→ **Work to complete**
Exactly as written, transcribe the lines that run from the one containing "Noticing the scene" to the end of the records below.
— begin Items —
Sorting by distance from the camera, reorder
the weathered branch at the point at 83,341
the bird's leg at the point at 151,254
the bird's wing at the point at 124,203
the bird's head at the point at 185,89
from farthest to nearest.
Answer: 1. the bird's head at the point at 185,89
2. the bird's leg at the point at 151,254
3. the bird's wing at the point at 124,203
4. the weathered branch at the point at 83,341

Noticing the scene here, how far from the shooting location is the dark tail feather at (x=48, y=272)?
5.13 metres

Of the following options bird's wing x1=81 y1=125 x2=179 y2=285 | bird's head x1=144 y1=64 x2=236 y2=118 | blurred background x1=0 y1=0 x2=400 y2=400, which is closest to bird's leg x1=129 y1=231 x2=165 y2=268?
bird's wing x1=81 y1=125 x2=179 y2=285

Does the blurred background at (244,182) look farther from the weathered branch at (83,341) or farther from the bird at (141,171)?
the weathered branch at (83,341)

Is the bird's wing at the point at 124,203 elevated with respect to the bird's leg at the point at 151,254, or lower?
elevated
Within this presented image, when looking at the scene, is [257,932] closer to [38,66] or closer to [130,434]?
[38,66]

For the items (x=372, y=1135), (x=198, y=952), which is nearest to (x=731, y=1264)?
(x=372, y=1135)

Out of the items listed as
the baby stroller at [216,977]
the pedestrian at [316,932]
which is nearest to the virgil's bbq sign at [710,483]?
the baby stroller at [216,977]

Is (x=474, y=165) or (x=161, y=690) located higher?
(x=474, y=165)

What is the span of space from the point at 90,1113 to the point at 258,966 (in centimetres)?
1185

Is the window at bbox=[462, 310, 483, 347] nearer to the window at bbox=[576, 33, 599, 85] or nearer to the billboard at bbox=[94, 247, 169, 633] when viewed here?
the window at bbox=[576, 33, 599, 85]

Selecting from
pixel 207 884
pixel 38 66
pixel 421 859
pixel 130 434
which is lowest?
— end Items —
→ **Correct response**
Noticing the scene here, how far from the shooting location is the dark tail feather at (x=48, y=272)?
5.13 metres

Of the following options bird's wing x1=81 y1=125 x2=179 y2=285 | bird's head x1=144 y1=64 x2=236 y2=118 | blurred background x1=0 y1=0 x2=400 y2=400, which is closest to bird's leg x1=129 y1=231 x2=165 y2=268?
bird's wing x1=81 y1=125 x2=179 y2=285

Does the blurred background at (244,182) look farther from the weathered branch at (83,341) or farther from the bird at (141,171)?
the weathered branch at (83,341)

Is the bird's wing at the point at 124,203 elevated with respect to the bird's leg at the point at 151,254, or lower?
elevated
Within this presented image, when looking at the scene, is [257,932] closer to [38,66] or closer to [130,434]?
[38,66]

For the items (x=372, y=1135), (x=198, y=952), which is nearest to (x=731, y=1264)?
(x=372, y=1135)

Out of the items listed as
the baby stroller at [216,977]
the pedestrian at [316,932]
which is nearest to the virgil's bbq sign at [710,483]?
the baby stroller at [216,977]

Is (x=474, y=165) or (x=161, y=690) located higher?
(x=474, y=165)

What is the span of space from the point at 90,1113 to the point at 258,966 (in centimetres)?
1185

Is the window at bbox=[462, 310, 483, 347] nearer to the window at bbox=[576, 33, 599, 85] or nearer to the billboard at bbox=[94, 247, 169, 633] when viewed here?
the window at bbox=[576, 33, 599, 85]

Selecting from
pixel 207 884
pixel 38 66
pixel 421 859
pixel 130 434
which is lowest?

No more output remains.